In summary, condensed homotopy types contain both condensed sets(~topological spaces) and homotopy types fully faithfully, as the $0$-truncated, resp. discrete, objects.

For a CW complex $X$, there are two ways to associate to it a condensed homotopy type. On the one hand, $X$ is a (non-discrete) condensed set, and hence a condensed homotopy type that is $0$-truncated. On the other hand, $X$ defines a homotopy type $|X|$, and thus a (discrete) condensed homotopy type. One can actually describe the functor $X\mapsto |X|$ directly in this language.

Proposition. For any CW complex $X$, there is a universal homotopy type $|X|$ equipped with a map $X\to |X|$ in condensed homotopy types. This $|X|$ is the usual homotopy type associated to $X$.

(For a proof, see Lemma 11.9 here.)

For example, if $X=S^1$ is a circle, then $|X|$ is the homotopy type $K(\mathbb Z,1)$ of $S^1$, which is a point with an internal automorphism. The map $X\to |X|=K(\mathbb Z,1)$ then classifies a $\mathbb Z$-torsor $\tilde{X}\to X$ above $X$. Well, this $\tilde{X}\to X$ is actually the universal cover $\mathbb R\to S^1$!

More generally, for any connected CW complex $X$, picking a point $\ast \to |X|$, one can form the pullback $$\tilde{X} = X\times_{|X|} \tau_{\geq 2} |X|$$ of the $1$-connected cover $\tau_{\geq 2} |X|\to |X|$ in the world of homotopy types, to the world of condensed homotopy types.
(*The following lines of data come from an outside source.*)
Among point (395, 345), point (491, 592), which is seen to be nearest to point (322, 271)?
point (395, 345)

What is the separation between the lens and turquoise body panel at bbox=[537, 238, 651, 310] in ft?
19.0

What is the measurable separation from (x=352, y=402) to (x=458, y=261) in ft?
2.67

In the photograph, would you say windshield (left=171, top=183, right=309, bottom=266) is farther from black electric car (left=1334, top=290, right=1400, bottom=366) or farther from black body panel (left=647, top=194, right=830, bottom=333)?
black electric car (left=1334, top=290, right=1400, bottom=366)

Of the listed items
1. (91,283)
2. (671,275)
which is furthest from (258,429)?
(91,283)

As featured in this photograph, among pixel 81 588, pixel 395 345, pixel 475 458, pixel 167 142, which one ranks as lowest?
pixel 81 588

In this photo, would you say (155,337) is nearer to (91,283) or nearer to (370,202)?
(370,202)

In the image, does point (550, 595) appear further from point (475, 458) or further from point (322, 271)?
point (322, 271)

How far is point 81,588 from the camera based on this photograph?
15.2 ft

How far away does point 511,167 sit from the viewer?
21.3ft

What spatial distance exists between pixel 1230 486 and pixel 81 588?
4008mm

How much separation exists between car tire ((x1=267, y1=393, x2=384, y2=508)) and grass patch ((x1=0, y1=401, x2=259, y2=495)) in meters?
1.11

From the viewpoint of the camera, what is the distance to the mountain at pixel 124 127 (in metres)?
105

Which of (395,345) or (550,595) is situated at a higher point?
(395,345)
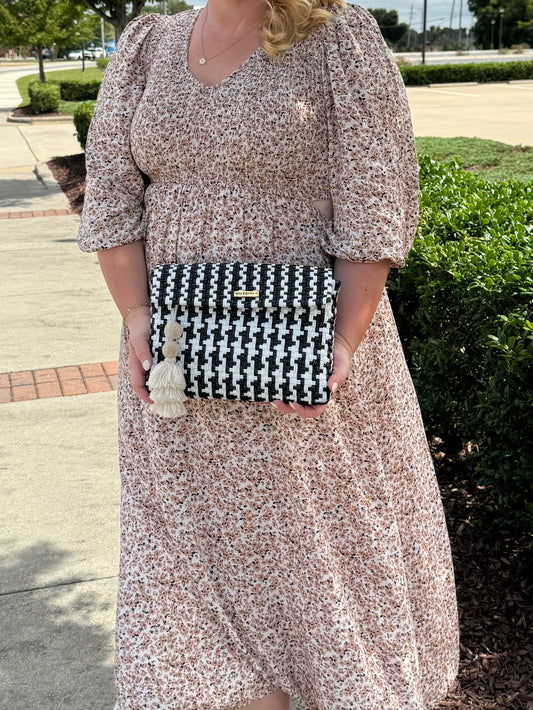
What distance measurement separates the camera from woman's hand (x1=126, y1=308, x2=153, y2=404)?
1847 millimetres

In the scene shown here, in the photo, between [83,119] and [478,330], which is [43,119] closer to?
[83,119]

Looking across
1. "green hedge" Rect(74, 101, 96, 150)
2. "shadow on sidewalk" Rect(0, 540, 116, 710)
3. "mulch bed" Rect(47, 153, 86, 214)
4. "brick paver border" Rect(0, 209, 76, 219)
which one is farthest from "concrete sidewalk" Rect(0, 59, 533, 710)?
"green hedge" Rect(74, 101, 96, 150)

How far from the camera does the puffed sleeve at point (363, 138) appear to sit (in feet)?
5.74

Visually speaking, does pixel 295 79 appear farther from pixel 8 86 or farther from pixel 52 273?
pixel 8 86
In this case (as the fibres of $\tau_{\geq 2} |X|\to |X|$ are $0$-truncated), this pullback is actually a condensed set $\tilde{X}$, and this recovers the usual topological space.

Now, for general $n$ one can form the pullback $$X_n=X\times_{|X|} \tau_{\geq n+1} |X|$$ to get some completely canonical condensed homotopy type $X_n\to X$. Note that $X_n$ will in general be neither $0$-truncated nor discrete, so it's something that nontrivially combines topological and homotopical information.

One can even go all the way to $n=\infty$ and consider $$X_\infty = X\times_{|X|} \ast.$$ Then $X_\infty$ consists of (actual) points $x\in X$ together with a (homotopical) path connecting $x$ to $\ast$ in $|X|$.

As a word of warning, I should however say that the nice explicit constructions above are not directly tied to these $X_n$'s (they are actual topological spaces/condensed sets, after all); but all of them map canonically to $X_n$. So in this sense $X_n$ is actually a canonical recipient for all of them! It just doesn't exist in the usual world.